Friday, June 28, 2013

Strawberry Rhubarb Jam

Strawberry Rhubarb Jam Recipe, Homemade Jam, Rhubarb Recipes
After a visit to my husband's parents' home in North Dakota, we came home with a bag full of bright red stalks of rhubarb, freshly cut from their garden.  His mom had made a couple of strawberry rhubarb pies for our visit, the sweet-tart combination being one of my husband's favorites.

Better than pie, though, is my Rhubarb Crumble and Custard that's just so incredibly delicious with the warm rhubarb filling, the salted, buttery, crunchy crumble topping and the cool and creamy vanilla bean custard that's served on the side instead of ice cream.  But I knew that the first thing I was going to make with our rhubarb would be jam.

Jam-making is one of my favorite things, and whatever the time of year, I make lots of jam with fresh, seasonal fruit (please excuse the awful photos in these old posts - in spite of the photos, though, the jam recipes are solid).  There was a batch of Apricot Peach Preserves, with the stone fruit we'd brought back from one of our weekend trips to Palisade, Colorado.  Over the winter I made Cranberry Orange Preserves, one of my dad's favorites.  Other summers, Cranberry Blueberry Jam, Strawberry Apricot Jam, Red Currant Blackberry Jelly, Sweet Black Cherry Jam.  And in the fall, slowly-simmered Apple Butter with lots of warm spices.  Homemade jam really is one of the most homey treats there is.

I love jam on biscuits, swirled into yogurt, or with a simple piece of pound cake served with jam and whipped cream.  I even love it on crackers, and if you've never spooned jam onto a cracker with a piece of cheese, you really should.  The other night as I was making dinner, I nibbled on a few crackers with goat gouda cheese and little spoonfuls of this strawberry rhubarb jam, and it was fantastic.


Strawberry Rhubarb Jam Recipe, Homemade Jam, Rhubarb Recipes



My dad loves my homemade jam, too, and I decided to send him a jar for Father's Day.  So after we arrived home from the long drive from North Dakota back to Colorado, I spent the following evening making a big batch of Strawberry Rhubarb Jam, so that it would be ready to get a package in the mail the next day.  Everything was covered with sticky jammy goodness - the kitchen counters, my stock pot, my favorite wooden spoon, my hands, my apron...  But after standing over a boiling pot of jam, trying not to get burned from the splatters, filling the jars and processing them in their water bath and getting all that stickiness wiped up, I tasted a spoonful of the jam and it was all worth the effort to taste that fresh flavor of summer.

We now grow rhubarb in our backyard, and as soon as it's ready to harvest, I make a fresh batch of strawberry rhubarb jam, which is my three-year-old's favorite for peanut butter and jelly sandwiches.



Strawberry Rhubarb Jam Recipe, Homemade Jam, Rhubarb Recipes



Preservation Methods and Pectin

While I've taken the time to can my jam in a water bath in past years, these days my preferred method of preservation is to freeze the jars of jam.  This is not to say that this recipe is considered "freezer jam", because it's not.  I've tried freezer pectin, and I really, really dislike the taste of the powdered freezer pectin (as well as the uncooked method of freezer jam), so I always use classic powdered pectin in my recipes, and all my jam recipes require cooking the fruit on the stove.

DATASET EXTRACT:
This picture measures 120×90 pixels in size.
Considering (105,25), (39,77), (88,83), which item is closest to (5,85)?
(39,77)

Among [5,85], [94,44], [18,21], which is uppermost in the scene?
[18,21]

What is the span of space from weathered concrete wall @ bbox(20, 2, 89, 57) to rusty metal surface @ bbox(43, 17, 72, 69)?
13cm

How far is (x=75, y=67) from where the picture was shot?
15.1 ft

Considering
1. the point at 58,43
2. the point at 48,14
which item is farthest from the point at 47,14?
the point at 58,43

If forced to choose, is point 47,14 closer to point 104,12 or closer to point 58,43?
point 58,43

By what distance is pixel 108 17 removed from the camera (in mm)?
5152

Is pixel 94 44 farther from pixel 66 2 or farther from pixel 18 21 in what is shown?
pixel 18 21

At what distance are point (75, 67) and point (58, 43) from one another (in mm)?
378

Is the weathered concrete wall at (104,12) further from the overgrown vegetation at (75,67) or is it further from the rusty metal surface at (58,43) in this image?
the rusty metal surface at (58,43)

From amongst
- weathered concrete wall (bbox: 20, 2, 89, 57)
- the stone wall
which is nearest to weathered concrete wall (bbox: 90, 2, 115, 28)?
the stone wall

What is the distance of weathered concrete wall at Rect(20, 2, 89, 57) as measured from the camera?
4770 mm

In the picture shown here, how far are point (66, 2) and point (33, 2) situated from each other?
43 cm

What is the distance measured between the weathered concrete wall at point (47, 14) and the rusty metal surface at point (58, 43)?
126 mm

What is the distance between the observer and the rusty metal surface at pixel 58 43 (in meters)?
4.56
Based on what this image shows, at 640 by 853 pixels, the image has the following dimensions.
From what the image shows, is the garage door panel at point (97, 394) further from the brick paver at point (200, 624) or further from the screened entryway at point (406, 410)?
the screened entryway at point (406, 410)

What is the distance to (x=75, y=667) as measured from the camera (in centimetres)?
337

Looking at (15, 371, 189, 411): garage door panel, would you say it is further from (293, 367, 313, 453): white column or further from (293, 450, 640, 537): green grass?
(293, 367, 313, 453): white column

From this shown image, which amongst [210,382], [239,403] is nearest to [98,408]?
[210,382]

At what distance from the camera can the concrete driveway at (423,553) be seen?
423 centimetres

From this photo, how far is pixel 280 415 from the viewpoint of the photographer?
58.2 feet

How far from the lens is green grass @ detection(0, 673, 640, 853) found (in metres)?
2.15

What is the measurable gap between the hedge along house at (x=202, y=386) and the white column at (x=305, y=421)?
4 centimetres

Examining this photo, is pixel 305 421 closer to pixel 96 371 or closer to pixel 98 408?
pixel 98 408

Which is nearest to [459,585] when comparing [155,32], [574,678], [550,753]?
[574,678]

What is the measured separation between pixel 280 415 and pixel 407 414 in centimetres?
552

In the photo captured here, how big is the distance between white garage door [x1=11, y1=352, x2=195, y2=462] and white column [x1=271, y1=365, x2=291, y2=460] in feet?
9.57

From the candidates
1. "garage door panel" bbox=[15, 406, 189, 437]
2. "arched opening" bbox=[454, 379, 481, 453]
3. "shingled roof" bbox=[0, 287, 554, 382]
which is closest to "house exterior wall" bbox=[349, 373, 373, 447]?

INSTRUCTIONS TO FOLLOW: Continue the blog post on strawberry rhubarb jam that precedes the records, picking up after its final sentence on pectin and cooking the fruit on the stove.

FINAL RESULT:
To preserve my jam in the freezer, I simply fill clean glass jars with the cooked jam, leaving about 1/4 inch of "headspace" at the top of the jar to allow for expansion.  I allow the jars to cool to room temperature, and then stash them in the freezer.  It's that easy!  Of course, if your freezer is too small to hold a winter's supply of jam, or you plan to give it away as gifts, it's worth learning how to can your jam in a water bath so that it can be safely stored at room temperature.

So, what is pectin?  Pectin is a type of starch that's found naturally in the cell walls of fruits and vegetables.  Some fruits are higher in pectin than others, so the amount of pectin called for in a jam recipe will vary greatly, depending on the fruit.  Pectin is available commercially in powdered and liquid form, and when combined with sugar and acid, pectin is what causes jam to gel.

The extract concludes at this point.